The main purpose of bankruptcy is to give an honest debtor a fresh start in life by relieving them of their debts, subject to certain terms and conditions. Two main parties are involved in bankruptcy filings the debtor and the creditor. The debtor is the party who has debt, or owes money, to the creditor. A debtor can be a company or an individual.
The creditor is an organisation or company that claims the debtor owes property, service, or money. Most bankruptcy cases involve several creditors. But also if a debtor becomes insolvent, they too might consider filing for bankruptcy as a debt solution.
Filing for bankruptcy may not be such a bad thing for an individual to do after all. As a result of high inflation, more and more people are finding themselves with insurmountable debt. If you’re deeply in debt, filing for bankruptcy could allow you to rebuild your financial life. However, this is something to consider only after you’ve exhausted all other options.
Debtors can have two different types of debt secured and unsecured. With secured debts, creditors have the legal right to something of the borrower if the borrower fails to make the proper payments. Secured creditors are always paid first in a bankruptcy settlement.

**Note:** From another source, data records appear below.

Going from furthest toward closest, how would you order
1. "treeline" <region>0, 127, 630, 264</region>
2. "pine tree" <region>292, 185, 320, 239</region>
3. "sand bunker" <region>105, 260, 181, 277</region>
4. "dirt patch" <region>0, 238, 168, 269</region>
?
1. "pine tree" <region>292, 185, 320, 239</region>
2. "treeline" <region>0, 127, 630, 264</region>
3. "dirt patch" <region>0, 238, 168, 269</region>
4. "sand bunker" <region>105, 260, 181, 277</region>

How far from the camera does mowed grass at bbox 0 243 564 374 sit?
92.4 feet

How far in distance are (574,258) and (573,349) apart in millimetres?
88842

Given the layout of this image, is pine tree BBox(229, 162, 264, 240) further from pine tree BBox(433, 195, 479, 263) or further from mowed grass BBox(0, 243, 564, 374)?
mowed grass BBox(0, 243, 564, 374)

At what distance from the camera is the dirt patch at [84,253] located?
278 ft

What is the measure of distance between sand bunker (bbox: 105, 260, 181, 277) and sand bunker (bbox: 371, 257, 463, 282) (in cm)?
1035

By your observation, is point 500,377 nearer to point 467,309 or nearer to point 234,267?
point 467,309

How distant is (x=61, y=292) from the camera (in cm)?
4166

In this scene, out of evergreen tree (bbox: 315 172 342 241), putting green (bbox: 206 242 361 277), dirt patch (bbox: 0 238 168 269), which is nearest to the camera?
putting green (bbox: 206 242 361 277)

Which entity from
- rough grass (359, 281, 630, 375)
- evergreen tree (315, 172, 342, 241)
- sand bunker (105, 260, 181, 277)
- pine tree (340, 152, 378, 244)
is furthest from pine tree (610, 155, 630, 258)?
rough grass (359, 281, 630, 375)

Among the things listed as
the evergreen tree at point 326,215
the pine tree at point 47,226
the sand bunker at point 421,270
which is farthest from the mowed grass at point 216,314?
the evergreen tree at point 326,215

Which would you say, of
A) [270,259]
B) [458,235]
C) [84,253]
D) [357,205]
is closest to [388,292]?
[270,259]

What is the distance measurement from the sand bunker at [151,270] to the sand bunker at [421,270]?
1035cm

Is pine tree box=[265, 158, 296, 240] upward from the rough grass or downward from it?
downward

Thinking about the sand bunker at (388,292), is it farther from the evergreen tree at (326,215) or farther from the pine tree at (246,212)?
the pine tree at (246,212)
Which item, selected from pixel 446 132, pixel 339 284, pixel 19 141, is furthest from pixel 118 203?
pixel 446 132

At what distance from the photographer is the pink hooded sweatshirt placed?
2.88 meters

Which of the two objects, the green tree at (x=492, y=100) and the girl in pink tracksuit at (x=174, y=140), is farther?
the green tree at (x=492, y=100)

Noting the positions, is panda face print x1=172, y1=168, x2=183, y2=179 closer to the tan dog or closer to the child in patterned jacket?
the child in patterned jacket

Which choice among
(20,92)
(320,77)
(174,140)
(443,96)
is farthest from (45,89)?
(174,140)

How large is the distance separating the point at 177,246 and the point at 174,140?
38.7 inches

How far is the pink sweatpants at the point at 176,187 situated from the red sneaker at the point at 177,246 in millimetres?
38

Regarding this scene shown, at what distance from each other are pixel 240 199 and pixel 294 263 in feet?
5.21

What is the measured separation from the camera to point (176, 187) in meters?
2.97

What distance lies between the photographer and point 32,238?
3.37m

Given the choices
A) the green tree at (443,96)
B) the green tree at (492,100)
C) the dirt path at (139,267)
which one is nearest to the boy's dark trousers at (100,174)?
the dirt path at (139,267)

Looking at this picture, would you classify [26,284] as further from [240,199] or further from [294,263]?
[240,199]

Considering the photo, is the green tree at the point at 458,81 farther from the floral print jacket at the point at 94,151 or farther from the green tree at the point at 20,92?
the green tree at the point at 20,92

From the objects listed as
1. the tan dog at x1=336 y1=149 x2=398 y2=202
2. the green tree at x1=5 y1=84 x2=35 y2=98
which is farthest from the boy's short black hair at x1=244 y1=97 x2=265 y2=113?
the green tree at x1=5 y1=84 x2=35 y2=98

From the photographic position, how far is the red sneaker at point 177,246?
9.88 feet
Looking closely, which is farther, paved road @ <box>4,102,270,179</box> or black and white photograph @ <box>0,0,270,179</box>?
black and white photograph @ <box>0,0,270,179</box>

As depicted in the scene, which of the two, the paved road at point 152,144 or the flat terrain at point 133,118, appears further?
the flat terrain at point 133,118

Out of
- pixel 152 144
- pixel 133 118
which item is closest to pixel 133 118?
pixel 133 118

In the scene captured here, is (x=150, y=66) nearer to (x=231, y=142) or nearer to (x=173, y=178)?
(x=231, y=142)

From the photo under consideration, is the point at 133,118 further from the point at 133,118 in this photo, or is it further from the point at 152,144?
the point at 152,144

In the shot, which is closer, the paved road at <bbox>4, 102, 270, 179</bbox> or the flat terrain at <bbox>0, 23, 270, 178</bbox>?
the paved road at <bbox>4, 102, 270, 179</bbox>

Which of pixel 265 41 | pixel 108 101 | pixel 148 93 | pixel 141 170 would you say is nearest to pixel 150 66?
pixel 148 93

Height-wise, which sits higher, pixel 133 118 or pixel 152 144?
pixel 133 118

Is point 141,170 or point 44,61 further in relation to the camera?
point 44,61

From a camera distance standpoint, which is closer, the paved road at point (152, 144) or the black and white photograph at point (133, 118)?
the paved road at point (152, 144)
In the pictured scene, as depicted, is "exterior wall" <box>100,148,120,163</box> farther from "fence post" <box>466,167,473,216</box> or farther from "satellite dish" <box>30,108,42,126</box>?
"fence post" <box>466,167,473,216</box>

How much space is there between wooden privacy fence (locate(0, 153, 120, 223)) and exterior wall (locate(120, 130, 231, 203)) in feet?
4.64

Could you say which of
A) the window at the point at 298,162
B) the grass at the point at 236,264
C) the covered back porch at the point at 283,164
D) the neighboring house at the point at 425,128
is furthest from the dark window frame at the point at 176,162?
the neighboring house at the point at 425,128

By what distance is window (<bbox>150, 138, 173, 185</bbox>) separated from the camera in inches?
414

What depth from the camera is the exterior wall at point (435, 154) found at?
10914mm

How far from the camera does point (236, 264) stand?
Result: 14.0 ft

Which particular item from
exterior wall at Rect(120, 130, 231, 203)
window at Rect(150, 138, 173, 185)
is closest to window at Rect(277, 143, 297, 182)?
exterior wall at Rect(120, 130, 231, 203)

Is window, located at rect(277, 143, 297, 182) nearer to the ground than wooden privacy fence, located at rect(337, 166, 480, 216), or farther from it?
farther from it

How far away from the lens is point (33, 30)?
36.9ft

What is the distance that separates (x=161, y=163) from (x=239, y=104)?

Your mortgage, for example, is a secured debt. By loaning you the money to pay for your house, the bank gets a lien on it. If you stop making mortgage payments, the bank can foreclose and take possession of your house.
A creditor will usually keep instituting legal proceedings against the borrower until the debt has been settled in full. This includes the interest on the capital amount, legal fees, collection commissions and disbursements. The legal fees are usually charged on attorney client scale, which could easily result in exuberant legal fees being charged.